• _REQUEST_:
Please render the lines of the rows from the line containing "In distance to" through the final line as a Markdown table with the columns Row and Line, numbering each line and skipping blank lines.

AVAILABLE DATA start

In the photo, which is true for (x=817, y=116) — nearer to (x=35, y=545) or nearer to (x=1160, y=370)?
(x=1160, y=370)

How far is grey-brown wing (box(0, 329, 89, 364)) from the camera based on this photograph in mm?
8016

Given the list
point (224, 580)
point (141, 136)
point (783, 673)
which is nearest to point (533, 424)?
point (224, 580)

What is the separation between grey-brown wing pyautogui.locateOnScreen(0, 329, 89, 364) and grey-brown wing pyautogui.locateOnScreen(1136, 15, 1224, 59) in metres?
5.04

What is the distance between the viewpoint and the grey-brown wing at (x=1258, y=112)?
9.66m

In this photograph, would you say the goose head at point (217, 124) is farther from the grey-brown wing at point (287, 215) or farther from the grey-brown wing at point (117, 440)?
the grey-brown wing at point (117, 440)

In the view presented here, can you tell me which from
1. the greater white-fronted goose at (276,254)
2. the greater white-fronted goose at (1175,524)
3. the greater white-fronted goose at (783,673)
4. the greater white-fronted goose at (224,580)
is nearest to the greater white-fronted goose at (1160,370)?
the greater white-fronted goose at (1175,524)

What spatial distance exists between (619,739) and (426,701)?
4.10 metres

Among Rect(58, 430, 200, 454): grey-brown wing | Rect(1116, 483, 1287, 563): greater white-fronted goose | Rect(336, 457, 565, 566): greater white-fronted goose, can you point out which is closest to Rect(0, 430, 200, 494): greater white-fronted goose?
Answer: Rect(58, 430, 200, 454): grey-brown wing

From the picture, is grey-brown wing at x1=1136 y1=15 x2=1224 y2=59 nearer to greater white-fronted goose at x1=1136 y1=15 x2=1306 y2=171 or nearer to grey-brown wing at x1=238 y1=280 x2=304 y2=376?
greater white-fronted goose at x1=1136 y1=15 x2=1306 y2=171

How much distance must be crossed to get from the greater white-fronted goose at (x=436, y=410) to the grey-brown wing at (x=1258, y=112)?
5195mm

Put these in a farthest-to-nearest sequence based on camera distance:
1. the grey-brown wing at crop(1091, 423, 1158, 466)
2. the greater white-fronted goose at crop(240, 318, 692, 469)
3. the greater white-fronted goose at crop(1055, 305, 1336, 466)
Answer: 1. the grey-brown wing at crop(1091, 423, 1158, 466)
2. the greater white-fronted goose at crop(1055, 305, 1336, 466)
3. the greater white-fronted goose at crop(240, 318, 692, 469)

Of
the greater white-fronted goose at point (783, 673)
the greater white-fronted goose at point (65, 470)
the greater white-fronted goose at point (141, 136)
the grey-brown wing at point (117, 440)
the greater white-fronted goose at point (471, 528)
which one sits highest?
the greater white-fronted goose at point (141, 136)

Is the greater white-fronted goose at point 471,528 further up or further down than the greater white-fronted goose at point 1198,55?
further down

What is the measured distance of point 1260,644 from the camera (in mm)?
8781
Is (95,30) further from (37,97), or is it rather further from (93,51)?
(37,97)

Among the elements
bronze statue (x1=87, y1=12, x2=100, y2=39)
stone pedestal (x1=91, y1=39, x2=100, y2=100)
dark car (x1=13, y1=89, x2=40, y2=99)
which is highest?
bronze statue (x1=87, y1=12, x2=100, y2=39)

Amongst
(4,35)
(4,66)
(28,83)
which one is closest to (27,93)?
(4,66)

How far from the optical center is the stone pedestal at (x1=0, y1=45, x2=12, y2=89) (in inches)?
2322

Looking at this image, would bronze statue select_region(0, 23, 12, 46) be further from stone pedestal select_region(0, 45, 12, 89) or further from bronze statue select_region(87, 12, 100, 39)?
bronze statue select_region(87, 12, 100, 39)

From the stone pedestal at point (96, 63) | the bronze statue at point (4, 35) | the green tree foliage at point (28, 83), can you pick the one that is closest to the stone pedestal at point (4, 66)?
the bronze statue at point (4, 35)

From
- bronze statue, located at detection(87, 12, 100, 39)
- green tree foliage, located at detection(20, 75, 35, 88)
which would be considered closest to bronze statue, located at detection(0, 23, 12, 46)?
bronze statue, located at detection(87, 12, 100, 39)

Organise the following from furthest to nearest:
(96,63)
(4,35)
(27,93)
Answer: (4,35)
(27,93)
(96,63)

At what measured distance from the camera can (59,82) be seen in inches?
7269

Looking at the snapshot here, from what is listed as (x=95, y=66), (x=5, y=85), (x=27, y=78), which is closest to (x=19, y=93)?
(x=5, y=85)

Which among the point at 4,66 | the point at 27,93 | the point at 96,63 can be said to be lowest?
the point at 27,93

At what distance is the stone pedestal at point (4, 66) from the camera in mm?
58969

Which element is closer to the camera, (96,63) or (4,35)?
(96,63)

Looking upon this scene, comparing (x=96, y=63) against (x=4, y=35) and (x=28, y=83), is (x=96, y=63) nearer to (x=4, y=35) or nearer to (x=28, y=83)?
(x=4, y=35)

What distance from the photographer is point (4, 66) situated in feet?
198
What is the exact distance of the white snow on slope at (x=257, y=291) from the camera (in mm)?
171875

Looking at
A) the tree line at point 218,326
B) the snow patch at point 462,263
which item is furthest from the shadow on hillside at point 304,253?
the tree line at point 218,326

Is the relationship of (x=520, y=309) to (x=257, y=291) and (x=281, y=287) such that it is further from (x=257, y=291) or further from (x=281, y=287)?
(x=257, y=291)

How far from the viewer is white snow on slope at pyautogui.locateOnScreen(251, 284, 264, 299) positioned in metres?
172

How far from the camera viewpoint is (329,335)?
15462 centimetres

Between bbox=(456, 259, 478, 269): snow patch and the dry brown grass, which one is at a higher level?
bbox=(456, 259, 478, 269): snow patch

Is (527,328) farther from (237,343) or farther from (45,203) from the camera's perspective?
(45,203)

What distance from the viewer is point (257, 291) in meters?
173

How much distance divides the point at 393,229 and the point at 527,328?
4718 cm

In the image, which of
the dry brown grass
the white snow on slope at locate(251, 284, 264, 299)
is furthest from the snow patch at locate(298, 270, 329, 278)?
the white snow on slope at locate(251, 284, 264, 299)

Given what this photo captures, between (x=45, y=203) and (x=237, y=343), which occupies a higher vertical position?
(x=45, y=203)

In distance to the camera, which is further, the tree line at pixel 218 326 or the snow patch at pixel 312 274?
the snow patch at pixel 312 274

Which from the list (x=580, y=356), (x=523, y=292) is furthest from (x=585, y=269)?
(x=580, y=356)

AVAILABLE DATA end

• _WRITTEN RESPONSE_:
| Row | Line |
|---|---|
| 1 | In distance to the camera, which is further, the tree line at pixel 218 326 or the snow patch at pixel 312 274? |
| 2 | the snow patch at pixel 312 274 |
| 3 | Which from the list (x=580, y=356), (x=523, y=292) is furthest from (x=585, y=269)? |
| 4 | (x=580, y=356) |